Ceradyne (CRDN) is a manufacturer of advanced ceramic products. One of its major products is ceramic body armor of which the US government has been a major customer.
This company has undergone some amazing revenue growth. In the period 1998 to 2002, the company had compounded annual growth rates [CAGR] for revenues of 24% and during 2003 to 2007 the CAGR for revenues was 65%! This is impressive growth. One major factor for this revenue growth has been the equipping of troops in Iraq using Ceradyne's ceramic body armor.
In addition to achieving this tremendous revenue growth, management has successfully improved both gross and operating margins. Gross margins averaged 23% during 1998-2002 and 35% from 2003-2007. These margins were not lost down the income statement as operating margins improved from an average of 6% in 1998-2002, to 25% in 2003-2007. This is a great combination, massively increasing revenues and improving gross and operating margins.

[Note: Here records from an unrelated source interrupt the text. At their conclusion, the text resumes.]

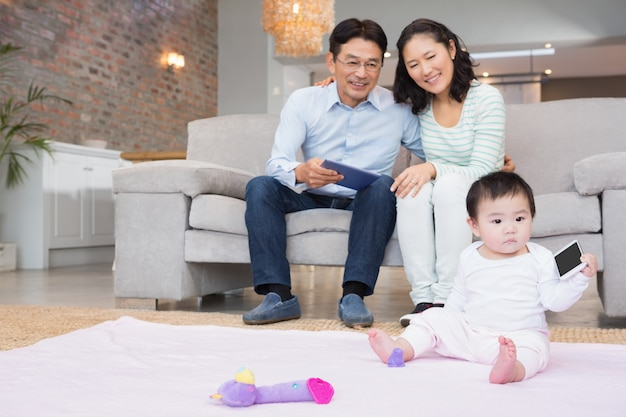 Pais felizes, olhando para a filha do bebê na sala de estar Foto Premium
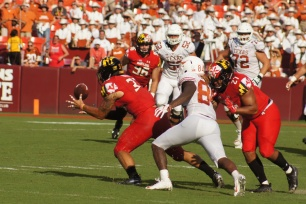 Maryland linebacker Tre Watson secures an interception. (Photo by Jake Russell)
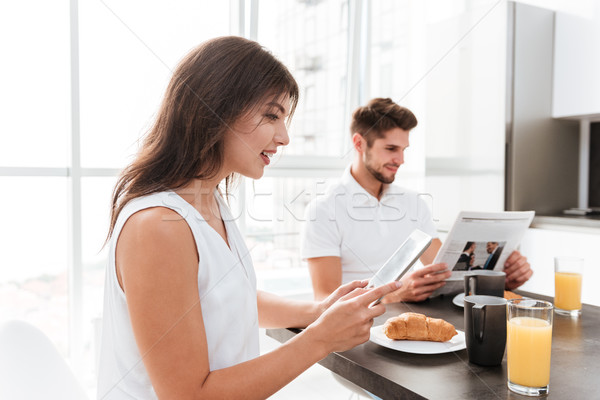 Woman having breakfast and using tablet while boyfriend reading newspaper Stock photo © deandrobot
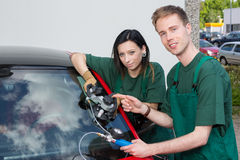Glazier repairing windscreen after stone chipping damage Royalty Free Stock Images
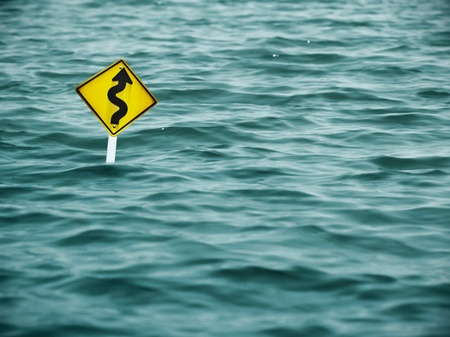yellow sign of road in water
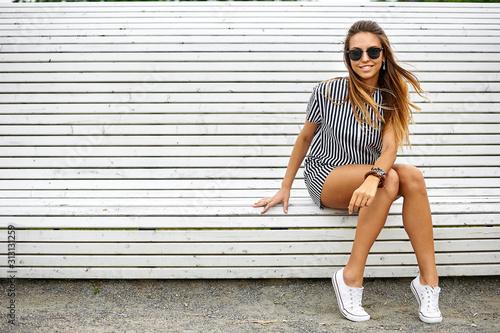 Canvastavla Stylish beautiful girl sitting on a bench
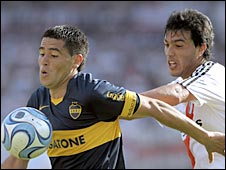 Boca Juniors midfielder Juan Roman Riquelme (left) vies for the ball with River Plate defender Gustavo Cabral during a Superclasico derby between the two Argentine clubs in 2008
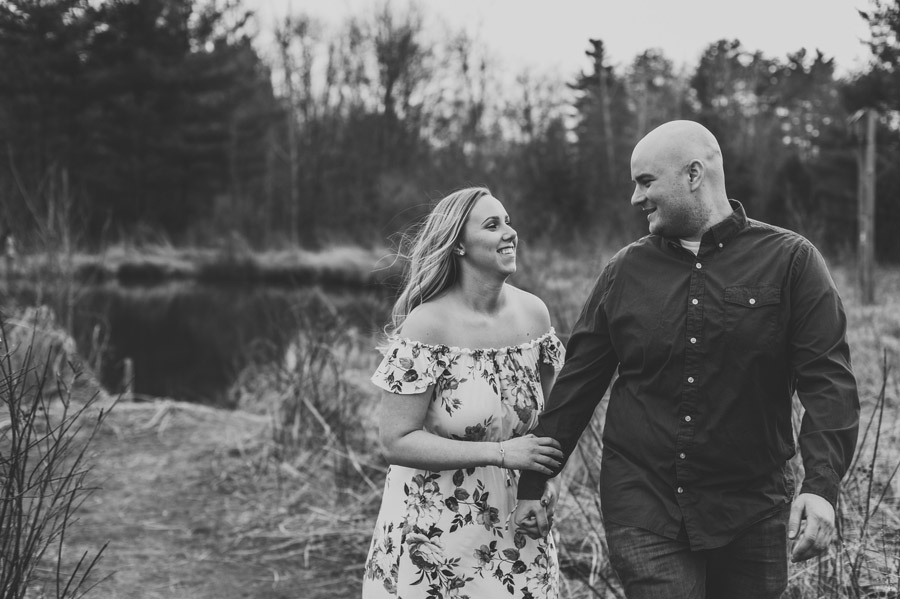 black and white photo of engaged couple skipping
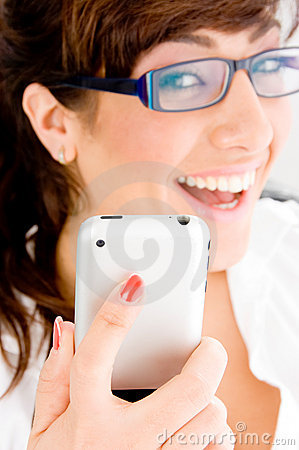 Side pose of smiling female holding ipod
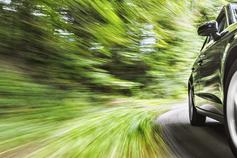 2018 Global Automotive Executive Survey - car driving with blurry green countryside background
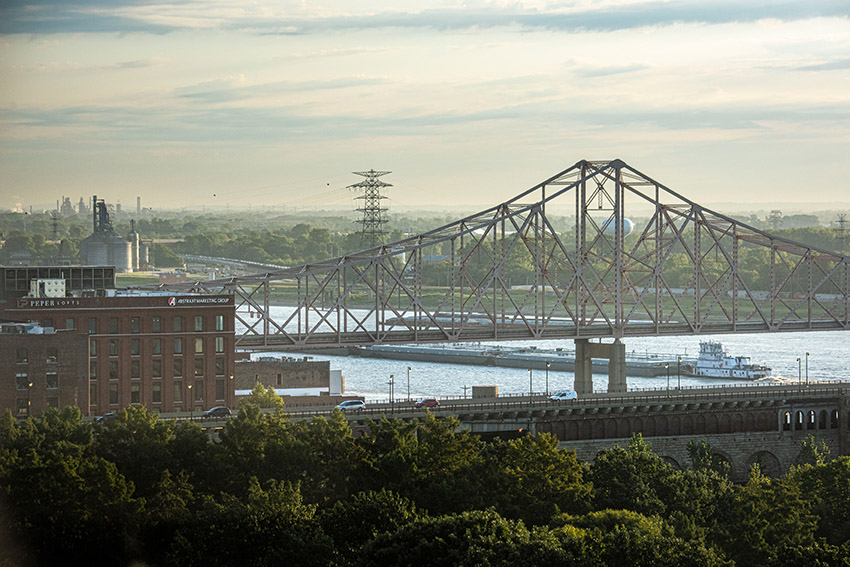 barge-traveling-under-bridge-on-mississipi-st-louis.jpg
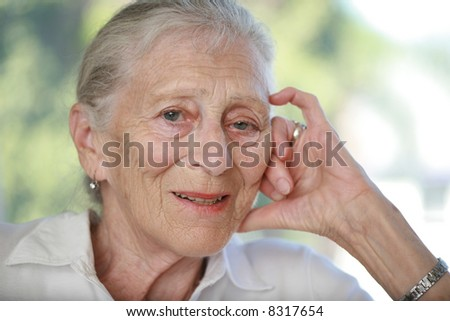 Close-up portrait of senior woman contemplating. Shallow DOF. - stock photo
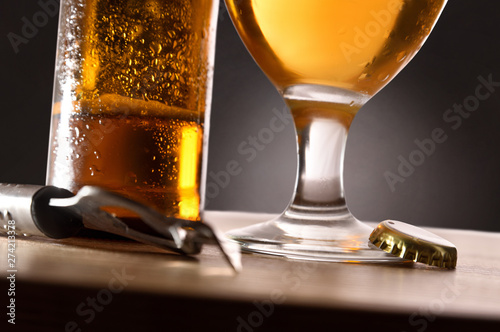 Poster Amsterdam Beer glass and bottle on table with bottle opener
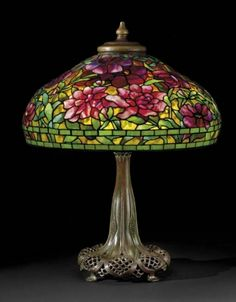 An average-size Tiffany lamp shade contains approximately one thousand glass mosaic pieces that were each hand selected and hand cut. Description from themagazineantiques.com. I searched for this on bing.com/images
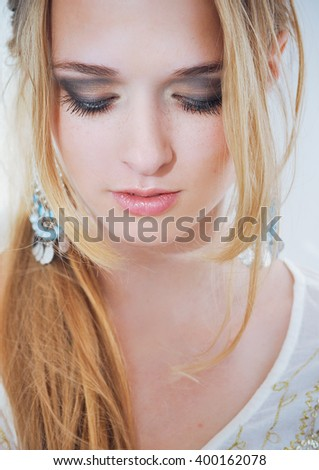 Close up portrait of beautiful daydreaming young woman with blonde hair and bright soft make up. Fresh clear skin, wellness, hairdo - stock photo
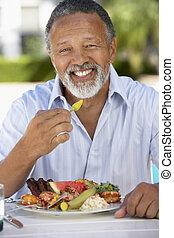 Middle Aged Man Dining Al Fresco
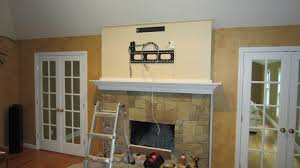 awesome home theatre plans with mounting tv above fireplace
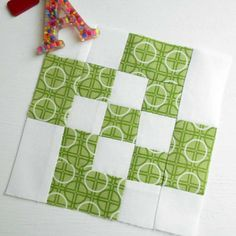 Block 112 - Rolling Nine Patch. August 2017 block from the Fat Quarter Shop's charity quilt-along.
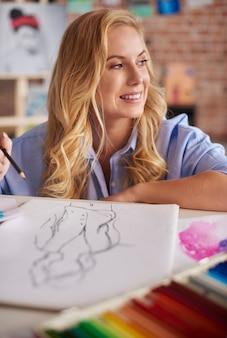 Wesoła kobieta nad swoimi rysunkami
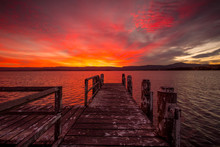 Burning Red Sunset  On The Lake With Timber Jetty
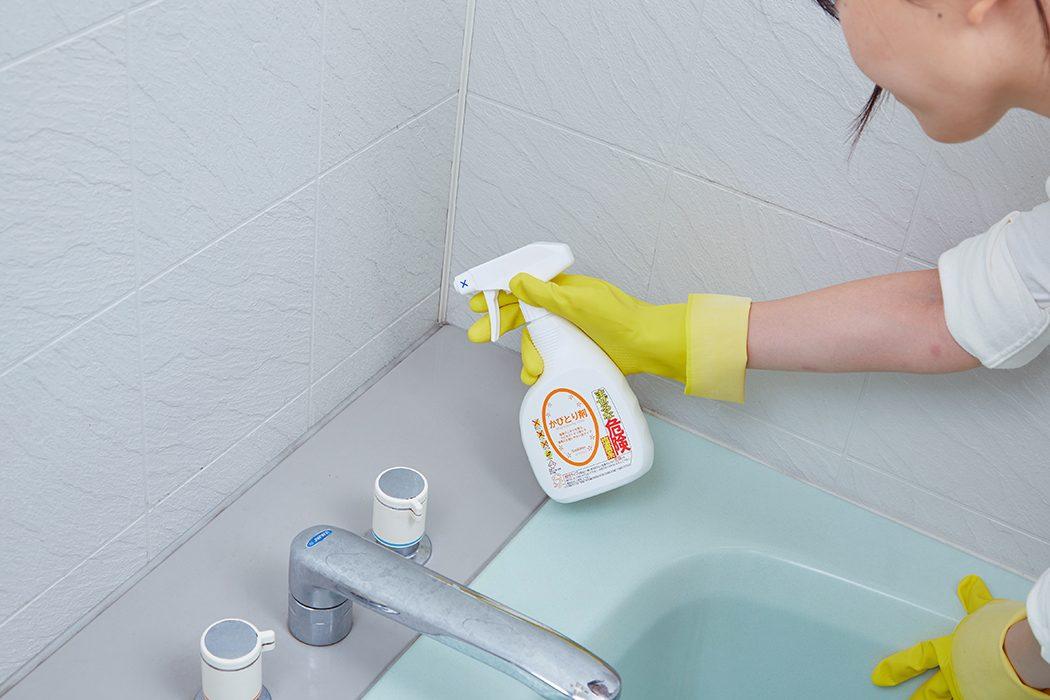 かびとり剤を浴室のコーナーに吹き付ける女性の写真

One of the major risks with Ceradyne's business model is that it is highly dependent on US government defense budgets. One of the risks mentioned by Ceradyne's management is that US government contracts can be terminated abruptly and for the most part without penalty. This could be a major problem for Ceradyne as revenues from defense related products account for 74% of its total revenues. Defense priorities and budgets change and there is no guarantee that the successes of the past will continue. Your business risks are much higher if you highly depend on one major customer versus having many different customers.
Ceradyne's management recognizes the need to expand revenues from outside the defense sector and are working towards that goal. At this point, since it is too soon to tell how successful management will be in diversifying their sources of revenues, I would classify Ceradyne as having a risky business model.